Bath & Body Works, also in the mall, offers a full refund to customers with a receipt. Customers with a gift receipt can exchange items or receive store credit for the purchase price on the gift receipt. Customers without a receipt can receive store credit based on the current price of the item.
Sears, another anchor store at the mall, will refund items brought in to them in original packaging with a receipt with no questions asked; however, the store offers a limited exchange option for opened products and a restocking fee may be charged on electronics and other items.
Target, 2910 First Ave. S., posts a return policy where a receipt is ideal, but if it's not possible an unopened item will get the customer the best response. The store attempts to scan the receipt or packing slip, but if that important piece of paper is not available customer service staff will offer to look the sale up on their system. Without the receipt, the item can still be returned or exchanged with a valid form of identification.
One place where people typically don't make returns though is jewelry stores.
"I don't even remember any returns being made last year," said Marilyn Simonson, owner of Wicker Jewelry on Central Avenue. "It happens very rarely.
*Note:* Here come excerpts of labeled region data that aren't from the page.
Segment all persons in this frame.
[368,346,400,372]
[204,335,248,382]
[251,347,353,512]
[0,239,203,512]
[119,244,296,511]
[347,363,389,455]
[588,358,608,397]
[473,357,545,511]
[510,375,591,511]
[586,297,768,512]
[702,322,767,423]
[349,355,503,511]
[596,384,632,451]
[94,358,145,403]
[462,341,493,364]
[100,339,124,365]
Usually, people come in and ask to have something resized or possibly a stone replaced, but they don't really ask for returns."
Still, Simonson said she will see a number of shoppers file through her door today to spend money they were given during Christmas and holiday celebrations. Many others come in to take advantage of the sales offered through the end of the year. She continues to offer the season's bargain prices in case someone does want to return a ring, earrings, or other pretty piece.
"If you got a gift and wanted to exchange or return it, if it's not still at the lower sale price it wouldn't be fair to the customer," Simonson said. "They would have to compensate by exchanging for something of less value or covering the difference themselves out of pocket. Neither choice is in keeping with the spirit of a gift."
The lack of returns at a jewelry store seems to stem from the thought and consideration that goes into the variety of items purchased as gifts. They are an investment, Simonson said, and typically have a great deal of meaning behind them. Items she sold for Christmas include diamond earrings, engagement rings, and add-a-pearl or add-a-link bracelets. Another item that was popular is the Seiko melody clock, which has a mechanized face that opens and spins in time to the song played as the chime. All of these things tend to be keepers.
In the end, those returning gifts that for whatever reason failed to hit the mark need to keep two tips in mind, according to retail officials. If a gift was received without a receipt, the recipient should act quickly to return it.
Many retailers and stores only allow returns with a specified time period, especially without the proof of sale. Also, do not open the manufacturers' or retailers' packaging otherwise the product might only be exchanged for an identical item or a restocking fee may apply. This especially applies to music and video items such as CDs and DVDs.